The NBA Experience isn’t just Disney’s first attraction partnership with a sports league, but one of the only major permanent sports-themed venues worldwide. The closest comparisons are the Ferrari theme parks in Barcelona and Abu Dhabi, though only part of the attractions there are themed to the carmaker’s famous Formula 1 team.
There was also a temporary NFL Experience on New York City’s Times Square, which was home to a 4D film theatre, a simulated locker room and practice area and other features, but that closed in 2018
The end result of the lengthy development work for the NBA Experience is an immersive mix of real-world and computer-generated elements among the 13 different activities. The actual components include a recreated NBA locker room where visitors can sit and get the view a current player has, and a combine setting where users can can measure their vertical leap, wingspan, and other attributes, and compare those with the pros.

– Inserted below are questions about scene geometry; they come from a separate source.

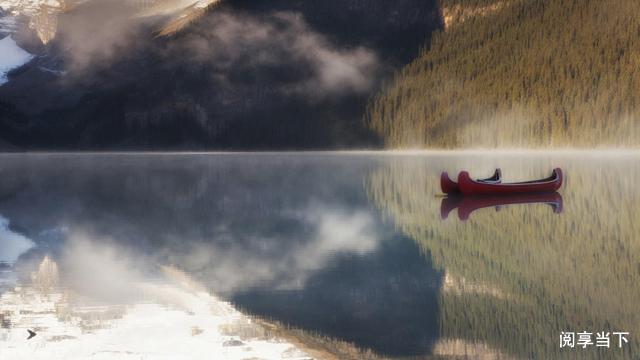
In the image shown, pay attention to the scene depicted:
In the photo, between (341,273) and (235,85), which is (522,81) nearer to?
(235,85)

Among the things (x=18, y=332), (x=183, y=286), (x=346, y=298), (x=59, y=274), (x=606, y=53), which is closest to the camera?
(x=18, y=332)

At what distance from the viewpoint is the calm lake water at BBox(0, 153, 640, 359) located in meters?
13.8

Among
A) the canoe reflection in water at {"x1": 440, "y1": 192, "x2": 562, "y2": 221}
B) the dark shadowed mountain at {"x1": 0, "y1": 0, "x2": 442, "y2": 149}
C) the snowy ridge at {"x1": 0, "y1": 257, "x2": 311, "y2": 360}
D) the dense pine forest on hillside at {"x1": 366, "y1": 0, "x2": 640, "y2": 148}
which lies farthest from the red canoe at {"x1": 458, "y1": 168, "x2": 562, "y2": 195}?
the dark shadowed mountain at {"x1": 0, "y1": 0, "x2": 442, "y2": 149}

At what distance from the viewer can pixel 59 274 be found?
776 inches

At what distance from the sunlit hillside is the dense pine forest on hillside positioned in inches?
4546

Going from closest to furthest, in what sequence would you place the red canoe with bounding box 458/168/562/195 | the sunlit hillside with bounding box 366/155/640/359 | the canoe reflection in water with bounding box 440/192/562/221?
the sunlit hillside with bounding box 366/155/640/359 < the canoe reflection in water with bounding box 440/192/562/221 < the red canoe with bounding box 458/168/562/195

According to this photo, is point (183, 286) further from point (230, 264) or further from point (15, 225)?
point (15, 225)

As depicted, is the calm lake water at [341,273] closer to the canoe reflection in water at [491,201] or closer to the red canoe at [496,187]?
the canoe reflection in water at [491,201]

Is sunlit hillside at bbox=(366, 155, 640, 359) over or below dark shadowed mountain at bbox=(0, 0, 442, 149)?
below

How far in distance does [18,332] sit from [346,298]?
5763 mm

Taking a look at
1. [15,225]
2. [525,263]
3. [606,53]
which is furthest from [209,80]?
[525,263]

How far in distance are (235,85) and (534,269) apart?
171489mm

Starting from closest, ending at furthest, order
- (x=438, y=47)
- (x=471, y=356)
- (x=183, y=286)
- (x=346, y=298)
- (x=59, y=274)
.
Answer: (x=471, y=356)
(x=346, y=298)
(x=183, y=286)
(x=59, y=274)
(x=438, y=47)

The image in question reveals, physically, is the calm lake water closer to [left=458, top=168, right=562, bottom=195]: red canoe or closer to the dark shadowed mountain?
[left=458, top=168, right=562, bottom=195]: red canoe
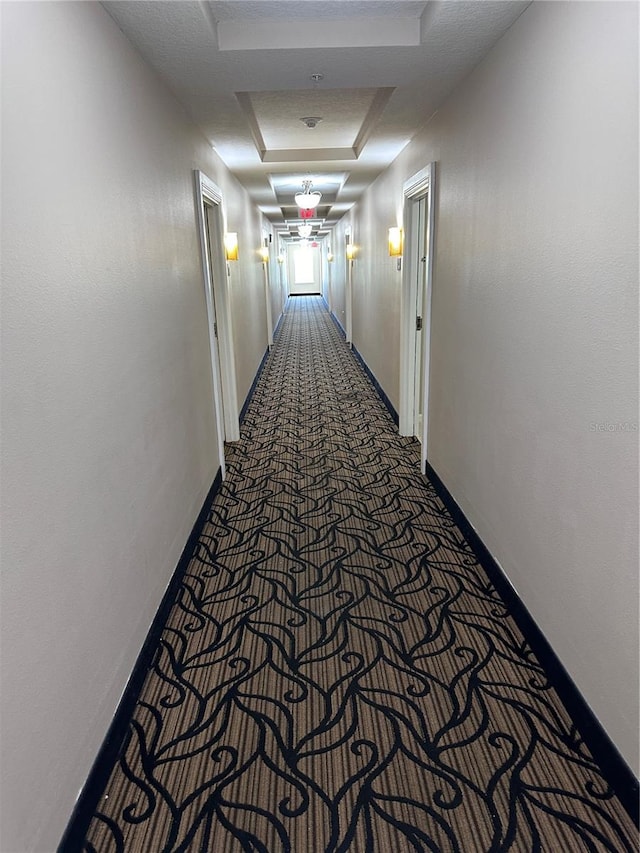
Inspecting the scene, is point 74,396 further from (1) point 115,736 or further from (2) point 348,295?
(2) point 348,295

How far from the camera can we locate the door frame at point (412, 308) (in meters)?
3.94

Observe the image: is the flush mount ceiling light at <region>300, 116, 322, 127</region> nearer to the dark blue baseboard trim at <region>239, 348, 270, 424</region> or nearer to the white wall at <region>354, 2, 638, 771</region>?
the white wall at <region>354, 2, 638, 771</region>

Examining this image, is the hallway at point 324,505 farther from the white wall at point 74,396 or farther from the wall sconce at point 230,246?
the wall sconce at point 230,246

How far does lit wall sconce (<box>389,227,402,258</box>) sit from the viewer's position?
16.3ft

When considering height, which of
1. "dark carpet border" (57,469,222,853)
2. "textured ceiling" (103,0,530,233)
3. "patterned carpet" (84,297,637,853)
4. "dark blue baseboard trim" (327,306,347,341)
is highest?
"textured ceiling" (103,0,530,233)

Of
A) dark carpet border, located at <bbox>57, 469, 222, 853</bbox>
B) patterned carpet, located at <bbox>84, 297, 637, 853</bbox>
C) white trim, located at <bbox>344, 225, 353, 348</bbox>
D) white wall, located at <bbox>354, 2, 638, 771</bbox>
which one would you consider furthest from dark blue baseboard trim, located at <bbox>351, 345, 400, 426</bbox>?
dark carpet border, located at <bbox>57, 469, 222, 853</bbox>

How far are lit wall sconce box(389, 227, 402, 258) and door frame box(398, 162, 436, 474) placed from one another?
177mm

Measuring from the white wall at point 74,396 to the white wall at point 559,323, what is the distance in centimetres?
166

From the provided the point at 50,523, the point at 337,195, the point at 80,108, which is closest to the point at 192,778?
the point at 50,523

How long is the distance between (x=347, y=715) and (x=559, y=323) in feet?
5.51

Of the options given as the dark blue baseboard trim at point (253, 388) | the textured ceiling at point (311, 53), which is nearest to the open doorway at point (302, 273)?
the dark blue baseboard trim at point (253, 388)

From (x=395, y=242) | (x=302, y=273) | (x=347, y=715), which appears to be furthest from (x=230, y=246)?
(x=302, y=273)

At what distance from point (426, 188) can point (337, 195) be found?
15.1 ft

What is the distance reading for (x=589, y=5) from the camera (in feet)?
5.61
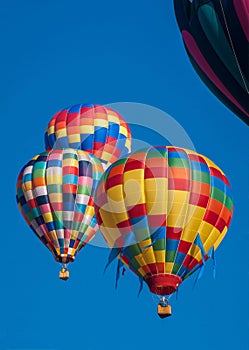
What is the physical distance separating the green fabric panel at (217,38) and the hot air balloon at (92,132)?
27.0 feet

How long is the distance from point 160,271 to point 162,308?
2.17ft

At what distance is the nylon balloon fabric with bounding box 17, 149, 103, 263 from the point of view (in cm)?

There is also a wax model of NBA commissioner Adam Silver where fans can simulate a draft-day photo opportunity, complete with the team hat of their choice, and additional chances to have pictures taken with the league championship and most valuable player trophies. The dunk contest, meanwhile, happens on adjustable-height rims.
The virtual side, meanwhile, offers a simulated coach that offers tips to visitors on their ballhandling and dribbling skills amid a full-size court, as well as a separate replay center where fans can review clips of game action and must make the correct call in a timed challenge.
“The various activities were chosen to best tell the well-rounded story of the player experience and to make the experience accessible to most family members,” Dodd says.
Conceptually similar to the league’s aggressive moves over the past decade in emerging technology and social media, the NBA sees the Disney initiative as a way of marketing basketball to millions of people who have never or rarely attend games, or may be altogether unfamiliar with the league and what it does.
And given Disney World attracts a global visitor base, it represents one of the most fertile efforts possible for new fan development. The entry fee is $34 (€31) for adults and $29 for children, marking a separate fee from the bulk of Disney World parks and the largely free Disney Springs. But those costs are far less than many NBA game tickets. And the sense of being an NBA or Women’s National Basketball Association player the attraction seeks to recreate is something that can’t be purchased.
“Only a few people in the world get to experience being a NBA or WNBA player,” Silver said at the opening of the NBA Experience, a high-profile event that featured Basketball Hall of Famers Kareem Abdul-Jabbar and Grant Hill, among many others. “This is the next best thing. This is the NBA experience, brought to you in a way that no one else can but Disney and its Imagineers.”
And given the NBA and Disney are already talking about potentially taking the NBA Experience to other Disney parks elsewhere around the world, there could be a whole lot more of that next best thing.